-- Objective --
Please revise the data below by replacing every "white swan" with "adult swan" and leaving everything else unchanged. Omit the pictures from your answer.

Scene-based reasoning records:
- - -

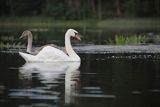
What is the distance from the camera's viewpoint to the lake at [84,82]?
46.4ft

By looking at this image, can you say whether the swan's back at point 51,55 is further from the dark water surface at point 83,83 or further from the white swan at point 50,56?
the dark water surface at point 83,83

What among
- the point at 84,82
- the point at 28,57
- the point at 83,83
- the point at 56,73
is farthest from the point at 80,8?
the point at 83,83

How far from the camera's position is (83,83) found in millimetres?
17594

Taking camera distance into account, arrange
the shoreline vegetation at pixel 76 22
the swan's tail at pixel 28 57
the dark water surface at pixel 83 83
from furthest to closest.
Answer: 1. the shoreline vegetation at pixel 76 22
2. the swan's tail at pixel 28 57
3. the dark water surface at pixel 83 83

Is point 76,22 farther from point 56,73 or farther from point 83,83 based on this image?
point 83,83

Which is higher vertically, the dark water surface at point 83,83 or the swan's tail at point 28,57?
the swan's tail at point 28,57

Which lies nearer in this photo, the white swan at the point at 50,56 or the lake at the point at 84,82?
the lake at the point at 84,82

- - -

-- Reply to the exercise --
What is the distance from the camera's viewpoint to the lake at [84,82]?
46.4ft

By looking at this image, can you say whether the swan's back at point 51,55 is further from the dark water surface at point 83,83 or further from the adult swan at point 50,56?
the dark water surface at point 83,83

What among
- the point at 84,82
- the point at 28,57
- the point at 83,83
- the point at 56,73
is farthest from the point at 80,8?
the point at 83,83

How far from the camera's position is (83,83) found in millimetres?
17594

Taking camera distance into account, arrange
the shoreline vegetation at pixel 76 22
the swan's tail at pixel 28 57
the dark water surface at pixel 83 83
from furthest to closest.
Answer: 1. the shoreline vegetation at pixel 76 22
2. the swan's tail at pixel 28 57
3. the dark water surface at pixel 83 83

Is point 76,22 farther from point 56,73 or farther from point 83,83 based on this image?
point 83,83

Which is higher vertically, the dark water surface at point 83,83 or the swan's tail at point 28,57?
the swan's tail at point 28,57

Which lies nearer in this photo, the adult swan at the point at 50,56 or the lake at the point at 84,82?
the lake at the point at 84,82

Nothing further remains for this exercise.